When I was asked to review this book, my first instinct was to decline. Newton (1642-1727) was a towering genius but a dull fellow, with no interest in other human beings. He often published anonymously for fear that, he explained: "Public esteem, were I able to acquire and maintain it … would perhaps increase my acquaintance, the thing which I chiefly study to decline." How can a biographer make such a person interesting?

The author dodges very nimbly around this problem, giving us an account, not so much of the man as of his reputation and influence. Perhaps this means that her book is not a true biography, but it is done with such skill and wit, I include it anyway.

Using the modern view of science, many economic historians have sought to diminish the effects of science on the technologies in the 18th and 19th centuries. This wonderful book by a sociologist documents how science, as it was then practiced, pervaded the whole structure of British society, from preachers teaching that Newton had revealed the architecture that God had imposed during creation, to a journal teaching Newtonian science to women. As Jacob puts it: “The role of science…was not that of general laws leading to the development of specific applications. Instead it…[provided] the theoretical mechanics and the practical mathematics that facilitated technological change.
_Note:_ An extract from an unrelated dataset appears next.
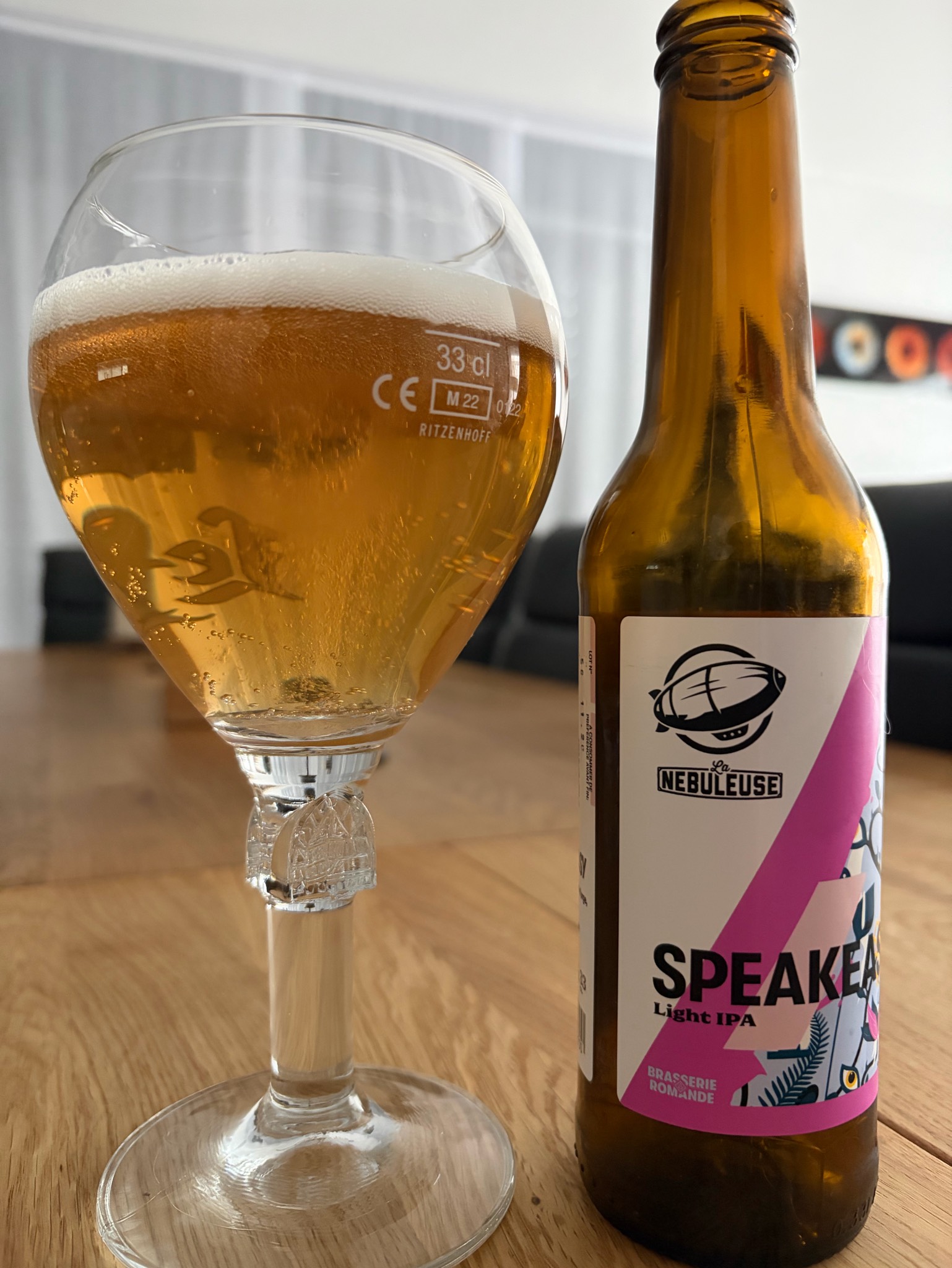 Speakeasy, La Nébuleuse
Brought together by a shared technical vocabulary of Newtonian origin, engineers and entrepreneurs…negotiated…the mechanization of workshops or the improvement of canals, mines, and harbours.

Shapin makes the audacious claim that there never really was a scientific revolution in Early Modern Europe, despite the fact that “the scientific revolution” has been a central organizing idea in the history of science and the history of Western culture more generally.

His provocative book provides a useful and engaging assessment of the utility of the concept of “the scientific revolution” for making sense of developments in the history of science.  He challenges us to think about the place of radical changes in the history of science, and whether the claims scientists make about such changes are merely rhetorical constructions.

Despite Shapin’s arguments, I am inclined to think something very significant happened in the sciences in the 16th and 17th Centuries, something that deserves to be called “revolutionary”. But Shapin’s book will certainly make readers reflect on what they mean by scientific revolution.